Does this phrase not imply the capability of ‘knowing other than’, upon which might be articulated a ‘knowing better than’? In short, do not ‘ knowing other than’ and particularly ‘knowing better than’ imply processes of intellection?
Barad clarifies her position on brittlestars in the following terms. In seeking to counteract the belief that the world is “merely an idea that exists in the human mind”, she suggests that,
““mind” is a specific material configuration of the world, not necessarily coincident with a brain” (Barad, 2007: 379),
a point which itself is not without ambiguity.
One possible sense of this statement is that “mind”, being an organic concept, and organisms being interdependent with particular proximate and distant, and variously mediated, environments, is realised not just corporeally but inter-corporeally in an environmental field, as habitus-in-habitat, but which, nevertheless, humans, foolishly or otherwise, experience through, or as, a sense of self, a self itself visualised and intellectualised.
However, Barad’s elaboration of her point about “mind” is that,
“Brain cells are not the only ones that hold memories, respond to stimuli, or think thoughts. Brittlestars intra-act with their ocean environment and respond to differential stimuli made intelligible through these intra-actions, adjusting their positions and reworking their bodies in order to avoid predators or find food or shelter, all without brains or eyes.” (Barad, 2007: 379)
In so doing, Barad suggests that brittlestars,
“challenge our Cartesian habits of mind, breaking down the usual visual metaphors for knowing along with its optics of mediated sight.” (Barad, 2007: 379)
In articulating the argument in such a form, Barad seems to suggest that brittlestars are engaged in some kind of Socratic dialogue in which they discursively “challenge” humans to a debate on what it means to know. In such an argument, brittlestars would be asserting that knowing does not necessarily require intellection, a point which a human respondent or correspondent might well accept.
Such a human, “intra-actively (re)constituted as part of the world’s becoming” (Barad, 2007: 206), might go on to add that visual metaphors and the use of geometric optics in intellection have proved quite valuable in developing the very science which permits Barad to suggest such things as “Matter is a stabilizing and destabilising process of iterative intra-activity.” (Barad, 2007: 210) and whose deployment in engineering, industry and economics may alter the brittlestar’s ocean environment such that the brittlestar may find it difficult to continue to intra-act with it intelligibly with the (inter-)corporeal resources at its disposal.
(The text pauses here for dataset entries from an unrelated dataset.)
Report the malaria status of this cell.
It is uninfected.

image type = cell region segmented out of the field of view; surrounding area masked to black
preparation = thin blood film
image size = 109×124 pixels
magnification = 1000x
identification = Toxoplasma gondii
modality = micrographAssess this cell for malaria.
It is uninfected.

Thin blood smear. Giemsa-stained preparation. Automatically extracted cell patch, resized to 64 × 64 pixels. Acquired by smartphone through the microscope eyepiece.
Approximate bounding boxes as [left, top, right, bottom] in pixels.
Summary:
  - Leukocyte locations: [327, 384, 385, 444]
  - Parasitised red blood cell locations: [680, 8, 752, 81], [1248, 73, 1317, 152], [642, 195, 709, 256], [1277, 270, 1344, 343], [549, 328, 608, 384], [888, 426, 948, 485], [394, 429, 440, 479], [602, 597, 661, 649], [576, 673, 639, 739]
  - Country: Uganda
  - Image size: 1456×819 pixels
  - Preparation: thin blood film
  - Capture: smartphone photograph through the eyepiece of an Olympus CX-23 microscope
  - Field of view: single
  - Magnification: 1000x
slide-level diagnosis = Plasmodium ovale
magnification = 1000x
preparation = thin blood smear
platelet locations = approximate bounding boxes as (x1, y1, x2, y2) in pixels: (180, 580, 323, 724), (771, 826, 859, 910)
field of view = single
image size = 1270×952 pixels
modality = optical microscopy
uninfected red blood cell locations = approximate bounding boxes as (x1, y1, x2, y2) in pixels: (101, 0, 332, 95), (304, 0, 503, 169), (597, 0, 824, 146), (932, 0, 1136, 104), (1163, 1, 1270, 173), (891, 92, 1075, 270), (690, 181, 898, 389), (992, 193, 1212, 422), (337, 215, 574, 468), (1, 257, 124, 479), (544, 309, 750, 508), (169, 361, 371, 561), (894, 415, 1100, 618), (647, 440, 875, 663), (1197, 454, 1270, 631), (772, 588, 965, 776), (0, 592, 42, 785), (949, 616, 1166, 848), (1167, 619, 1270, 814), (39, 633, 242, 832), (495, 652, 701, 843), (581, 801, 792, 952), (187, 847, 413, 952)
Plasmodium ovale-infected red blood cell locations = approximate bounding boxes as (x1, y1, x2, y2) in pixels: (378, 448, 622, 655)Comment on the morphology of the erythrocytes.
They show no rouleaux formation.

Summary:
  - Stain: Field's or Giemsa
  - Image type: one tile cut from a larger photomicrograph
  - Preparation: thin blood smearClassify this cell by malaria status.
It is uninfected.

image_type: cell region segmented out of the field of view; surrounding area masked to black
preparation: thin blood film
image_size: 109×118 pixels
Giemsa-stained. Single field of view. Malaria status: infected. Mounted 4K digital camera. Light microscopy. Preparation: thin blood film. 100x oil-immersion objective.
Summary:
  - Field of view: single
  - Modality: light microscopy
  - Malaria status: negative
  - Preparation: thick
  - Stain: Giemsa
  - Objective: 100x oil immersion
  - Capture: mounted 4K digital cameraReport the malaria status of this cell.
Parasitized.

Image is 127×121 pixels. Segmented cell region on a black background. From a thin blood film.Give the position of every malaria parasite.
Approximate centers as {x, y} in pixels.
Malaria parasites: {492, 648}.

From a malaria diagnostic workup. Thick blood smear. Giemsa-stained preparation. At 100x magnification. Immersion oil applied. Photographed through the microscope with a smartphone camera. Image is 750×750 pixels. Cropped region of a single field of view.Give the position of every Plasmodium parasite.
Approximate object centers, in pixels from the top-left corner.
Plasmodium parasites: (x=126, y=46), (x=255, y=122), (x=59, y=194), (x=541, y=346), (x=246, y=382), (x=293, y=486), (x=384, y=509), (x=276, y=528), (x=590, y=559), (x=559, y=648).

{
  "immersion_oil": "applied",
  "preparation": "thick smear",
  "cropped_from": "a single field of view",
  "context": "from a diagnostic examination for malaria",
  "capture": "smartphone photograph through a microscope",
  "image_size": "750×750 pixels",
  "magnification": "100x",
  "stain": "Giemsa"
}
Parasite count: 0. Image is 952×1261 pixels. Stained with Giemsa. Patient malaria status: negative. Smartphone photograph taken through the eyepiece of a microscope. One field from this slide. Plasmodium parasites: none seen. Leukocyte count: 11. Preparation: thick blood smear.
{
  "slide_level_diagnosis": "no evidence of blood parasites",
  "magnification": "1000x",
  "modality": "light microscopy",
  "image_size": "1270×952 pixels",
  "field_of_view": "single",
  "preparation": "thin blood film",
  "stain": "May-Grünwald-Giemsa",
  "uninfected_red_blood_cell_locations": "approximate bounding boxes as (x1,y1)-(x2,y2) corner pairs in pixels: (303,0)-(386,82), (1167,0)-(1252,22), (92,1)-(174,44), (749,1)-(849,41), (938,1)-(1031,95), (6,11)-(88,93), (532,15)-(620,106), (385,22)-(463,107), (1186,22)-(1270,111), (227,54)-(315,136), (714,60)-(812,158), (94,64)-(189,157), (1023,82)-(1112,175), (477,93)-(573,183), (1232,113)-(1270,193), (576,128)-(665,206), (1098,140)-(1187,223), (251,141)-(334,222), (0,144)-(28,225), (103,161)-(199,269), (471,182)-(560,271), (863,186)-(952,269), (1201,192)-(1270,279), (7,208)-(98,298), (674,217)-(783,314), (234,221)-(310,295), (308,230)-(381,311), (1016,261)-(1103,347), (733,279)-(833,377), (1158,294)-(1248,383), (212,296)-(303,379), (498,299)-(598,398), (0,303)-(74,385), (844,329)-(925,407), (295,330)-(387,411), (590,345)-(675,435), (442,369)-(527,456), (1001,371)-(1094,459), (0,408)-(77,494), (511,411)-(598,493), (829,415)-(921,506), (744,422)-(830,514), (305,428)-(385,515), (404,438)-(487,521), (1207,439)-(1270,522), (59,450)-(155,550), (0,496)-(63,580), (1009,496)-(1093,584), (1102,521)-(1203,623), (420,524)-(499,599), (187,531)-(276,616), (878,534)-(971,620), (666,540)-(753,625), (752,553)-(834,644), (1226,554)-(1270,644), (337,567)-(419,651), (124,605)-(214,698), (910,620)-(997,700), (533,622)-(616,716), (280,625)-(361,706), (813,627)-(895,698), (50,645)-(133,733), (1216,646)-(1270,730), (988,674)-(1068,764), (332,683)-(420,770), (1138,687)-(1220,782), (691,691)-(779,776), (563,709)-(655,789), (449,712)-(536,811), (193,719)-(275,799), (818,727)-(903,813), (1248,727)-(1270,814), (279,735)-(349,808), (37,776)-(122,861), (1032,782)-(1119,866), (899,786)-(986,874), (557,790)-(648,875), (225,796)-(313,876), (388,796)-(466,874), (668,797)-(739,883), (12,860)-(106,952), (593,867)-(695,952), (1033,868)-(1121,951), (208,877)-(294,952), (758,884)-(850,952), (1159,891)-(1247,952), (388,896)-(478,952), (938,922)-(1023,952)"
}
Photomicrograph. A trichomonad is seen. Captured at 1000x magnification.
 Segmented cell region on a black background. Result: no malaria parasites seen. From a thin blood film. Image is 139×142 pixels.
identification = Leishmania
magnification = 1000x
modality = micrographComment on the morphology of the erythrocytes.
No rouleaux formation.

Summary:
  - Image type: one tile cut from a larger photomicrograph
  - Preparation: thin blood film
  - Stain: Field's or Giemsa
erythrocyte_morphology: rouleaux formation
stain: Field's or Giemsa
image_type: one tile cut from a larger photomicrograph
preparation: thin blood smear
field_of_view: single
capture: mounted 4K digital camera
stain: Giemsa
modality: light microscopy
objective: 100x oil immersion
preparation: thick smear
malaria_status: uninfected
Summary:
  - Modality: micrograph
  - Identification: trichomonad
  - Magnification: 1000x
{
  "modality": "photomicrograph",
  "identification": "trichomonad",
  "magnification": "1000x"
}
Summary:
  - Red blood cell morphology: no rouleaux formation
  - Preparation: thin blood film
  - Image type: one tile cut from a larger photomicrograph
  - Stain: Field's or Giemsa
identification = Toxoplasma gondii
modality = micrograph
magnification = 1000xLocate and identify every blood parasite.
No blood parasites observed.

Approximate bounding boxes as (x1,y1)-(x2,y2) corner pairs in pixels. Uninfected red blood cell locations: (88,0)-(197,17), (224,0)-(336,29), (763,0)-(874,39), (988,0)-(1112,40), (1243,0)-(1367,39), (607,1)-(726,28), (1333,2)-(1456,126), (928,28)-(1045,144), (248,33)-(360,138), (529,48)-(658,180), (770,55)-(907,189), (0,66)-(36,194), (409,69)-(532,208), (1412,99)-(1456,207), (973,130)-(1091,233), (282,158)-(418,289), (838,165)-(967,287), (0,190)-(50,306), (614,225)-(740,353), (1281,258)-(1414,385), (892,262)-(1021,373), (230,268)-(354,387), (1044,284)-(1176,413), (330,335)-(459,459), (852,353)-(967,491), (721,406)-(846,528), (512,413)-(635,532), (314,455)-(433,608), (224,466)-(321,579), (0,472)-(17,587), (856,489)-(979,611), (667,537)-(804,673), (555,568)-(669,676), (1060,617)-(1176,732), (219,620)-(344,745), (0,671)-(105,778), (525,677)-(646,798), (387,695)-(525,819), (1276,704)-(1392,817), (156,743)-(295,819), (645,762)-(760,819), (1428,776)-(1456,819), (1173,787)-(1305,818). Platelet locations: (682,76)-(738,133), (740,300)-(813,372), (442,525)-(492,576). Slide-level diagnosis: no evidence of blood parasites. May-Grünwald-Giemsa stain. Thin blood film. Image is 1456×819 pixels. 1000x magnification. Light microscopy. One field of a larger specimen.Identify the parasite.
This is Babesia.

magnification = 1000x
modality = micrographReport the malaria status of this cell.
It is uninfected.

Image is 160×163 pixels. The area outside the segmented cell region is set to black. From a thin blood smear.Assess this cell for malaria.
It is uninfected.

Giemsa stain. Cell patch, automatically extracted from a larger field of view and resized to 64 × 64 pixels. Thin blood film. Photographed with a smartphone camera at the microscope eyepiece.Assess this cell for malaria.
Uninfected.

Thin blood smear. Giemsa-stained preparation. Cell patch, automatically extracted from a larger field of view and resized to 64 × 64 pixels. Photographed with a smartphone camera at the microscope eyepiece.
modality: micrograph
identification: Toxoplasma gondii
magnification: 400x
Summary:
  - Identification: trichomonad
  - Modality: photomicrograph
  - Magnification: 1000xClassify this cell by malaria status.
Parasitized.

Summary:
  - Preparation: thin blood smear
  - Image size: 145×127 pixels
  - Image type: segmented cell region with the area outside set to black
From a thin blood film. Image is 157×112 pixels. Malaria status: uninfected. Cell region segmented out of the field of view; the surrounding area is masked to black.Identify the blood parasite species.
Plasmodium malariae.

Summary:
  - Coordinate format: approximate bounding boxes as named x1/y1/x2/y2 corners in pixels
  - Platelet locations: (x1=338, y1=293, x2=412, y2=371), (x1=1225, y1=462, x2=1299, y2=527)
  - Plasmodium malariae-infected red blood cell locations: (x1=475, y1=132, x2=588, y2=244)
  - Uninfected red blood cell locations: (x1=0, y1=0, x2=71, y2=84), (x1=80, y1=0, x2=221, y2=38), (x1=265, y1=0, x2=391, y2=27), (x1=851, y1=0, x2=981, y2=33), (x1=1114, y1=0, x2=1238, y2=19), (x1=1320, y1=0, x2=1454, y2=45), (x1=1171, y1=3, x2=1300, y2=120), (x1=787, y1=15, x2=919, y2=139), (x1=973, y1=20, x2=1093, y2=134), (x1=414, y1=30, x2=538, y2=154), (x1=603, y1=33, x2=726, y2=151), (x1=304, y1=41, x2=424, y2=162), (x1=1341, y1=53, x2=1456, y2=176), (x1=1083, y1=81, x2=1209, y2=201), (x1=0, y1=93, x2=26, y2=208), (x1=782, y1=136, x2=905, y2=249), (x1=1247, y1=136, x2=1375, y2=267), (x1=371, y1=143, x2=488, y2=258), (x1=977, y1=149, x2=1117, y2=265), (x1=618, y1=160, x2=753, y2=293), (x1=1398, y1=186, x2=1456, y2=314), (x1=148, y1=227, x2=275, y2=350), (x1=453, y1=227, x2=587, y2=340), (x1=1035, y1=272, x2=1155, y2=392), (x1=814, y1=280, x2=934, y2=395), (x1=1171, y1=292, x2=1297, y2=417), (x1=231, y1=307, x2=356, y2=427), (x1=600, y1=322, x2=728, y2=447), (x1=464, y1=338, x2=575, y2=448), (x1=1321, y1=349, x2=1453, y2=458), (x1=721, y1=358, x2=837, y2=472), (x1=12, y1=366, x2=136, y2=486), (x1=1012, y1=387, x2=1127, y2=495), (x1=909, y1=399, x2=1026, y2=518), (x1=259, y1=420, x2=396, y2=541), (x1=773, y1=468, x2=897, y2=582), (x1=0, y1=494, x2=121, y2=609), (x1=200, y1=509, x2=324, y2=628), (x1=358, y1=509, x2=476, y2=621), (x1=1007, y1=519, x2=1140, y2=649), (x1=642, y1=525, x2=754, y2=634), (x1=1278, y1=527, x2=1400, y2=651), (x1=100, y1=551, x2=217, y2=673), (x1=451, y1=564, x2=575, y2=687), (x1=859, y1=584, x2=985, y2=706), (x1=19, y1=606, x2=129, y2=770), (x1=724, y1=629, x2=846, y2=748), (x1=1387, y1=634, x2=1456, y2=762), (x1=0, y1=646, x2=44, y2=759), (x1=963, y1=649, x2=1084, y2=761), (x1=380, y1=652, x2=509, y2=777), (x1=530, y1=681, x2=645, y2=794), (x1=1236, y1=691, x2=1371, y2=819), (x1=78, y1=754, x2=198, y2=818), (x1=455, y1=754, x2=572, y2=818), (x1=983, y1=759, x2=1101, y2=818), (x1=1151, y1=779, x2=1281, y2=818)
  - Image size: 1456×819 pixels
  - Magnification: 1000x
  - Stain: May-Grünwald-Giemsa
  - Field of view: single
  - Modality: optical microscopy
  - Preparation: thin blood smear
Barad’s point would seem to be that there is more to knowing than vision and intellection, or eye and brain, to recall the title of a book by Richard L. Gregory, which are to the fore in current human thinking about what it means to know, a point which those engaged in elaborating the concepts necessary to understand embodied cognition would not be surprised to hear.
So while the ‘diffractive’ knowing of the brittlestar may be sufficient for its negotiation of its oceanic environment, it might provide a poor place to start to critique the reflective and reflexive practices of knowing that people have been using, in addition to their own distinctive ‘diffractive’ knowing, to negotiate their relations to their different material environments since the 17th century. Specifically, it would be a poor place to start to understand the dynamic relationships among diffractive, refractive, reflective and reflexive modes of knowing, given that they are not opposed, but are modes of ‘knowing other than’ although possibly not ‘knowing better than’.
Who or what would presume to ‘know better than’ (what it is) ‘to know’?
Barad, K. (2007). Meeting the universe halfway: quantum physics and the entanglement of matter and meaning, Durham: Duke University Press.